Wir wissen wenig über ihn und sein Leben: Er kam aus dem Tschad, war über Italien eingereist und seit dem 22. März 2013 in der Erstaufnahmeeinrichtung Brandenburgs. Von Karlsruhe war er nach Eisenhüttenstadt geschickt worden und auf seinem Weg dorthin in Dresden Opfer eines Überfalls, vermutlich von Rechtsradikalen, geworden. So hatte er berichtet. Von der unabhängigen Beratungsstelle vor Ort und von seinen Freunden haben wir erfahren, dass er offensichtlich große psychische Probleme hatte. Seine Freunde berichten, er sei kaum noch aus seinem Zimmer gekommen. Sie machen eine drohende Überführung nach Italien für seinen Tod verantwortlich.
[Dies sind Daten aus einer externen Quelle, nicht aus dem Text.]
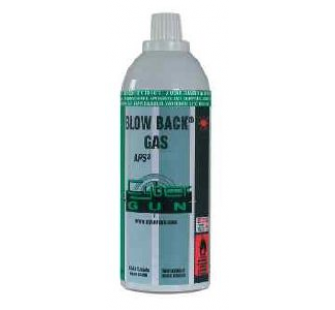 Gaz Super Blowback 400ml - AIS-603500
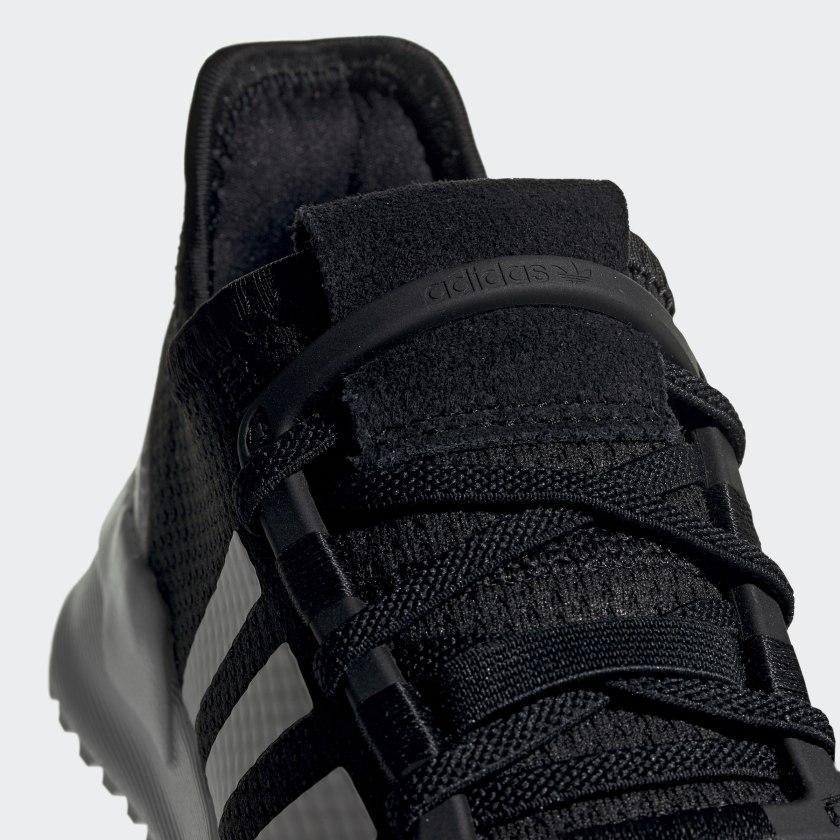 adidas-Originals-U-Path-Run-Shoes-Kids-039 thumbnail 19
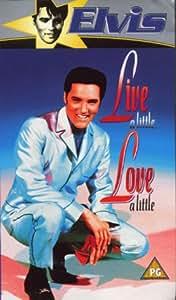 Live A Little, Love A Little [VHS]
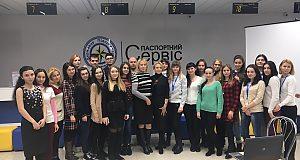 В місті Дніпро провели тренінг «Клієнтоорієнтованість тавражаючий сервіс»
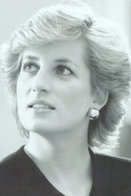 (NZ80-072)  Diana Princess Of Wales  British Royal Family  , Pre-stamped Card Postal Stationery-Postsache - Royalties, Royals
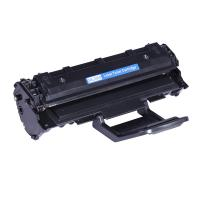 Buy cheap Replacement Samsung ML-2010D3 Laser Printer Toner Cartridge from wholesalers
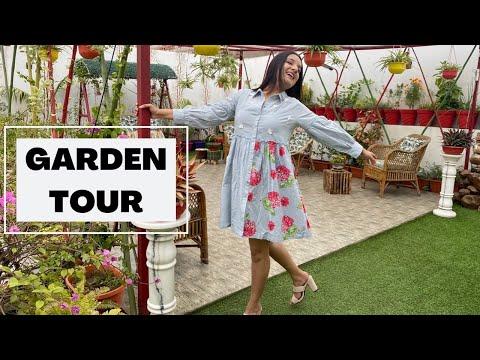 My Terrace Garden Tour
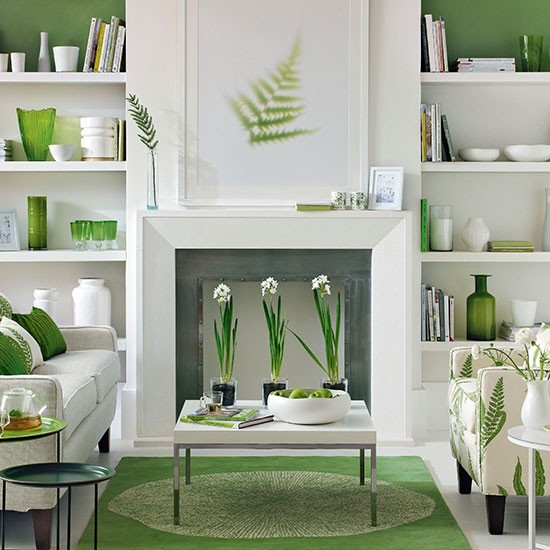 Green And White Living Room Decorating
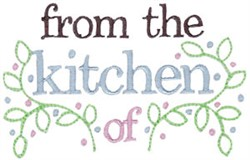 From The Kitchen Of embroidery design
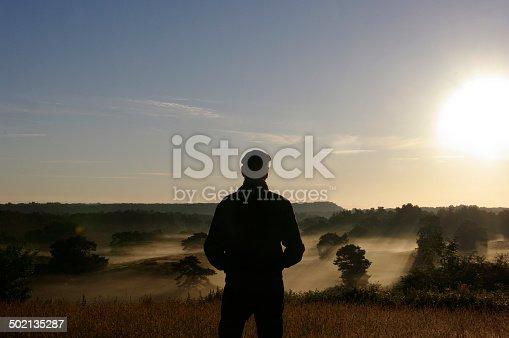 istock Watching sunrise 502135287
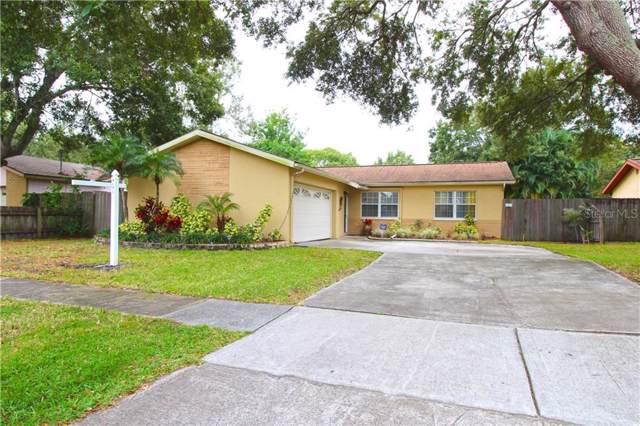 6920 71ST Avenue N, Pinellas Park, FL 33781 (MLS #U8065345) :: Charles Rutenberg Realty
Er habe einen Brief bekommen, dass er Deutschland wieder verlassen soll und habe angekündigt, sich selbst zu töten, als die Abschiebung fest stand.
Djamaa Isus Tod bestürzt uns und wirft viele Fragen auf:
- Wie konnte es geschehen, dass weder dem Betreuungs- noch dem medizinischen Personal auffiel, in welcher Verfassung er ist?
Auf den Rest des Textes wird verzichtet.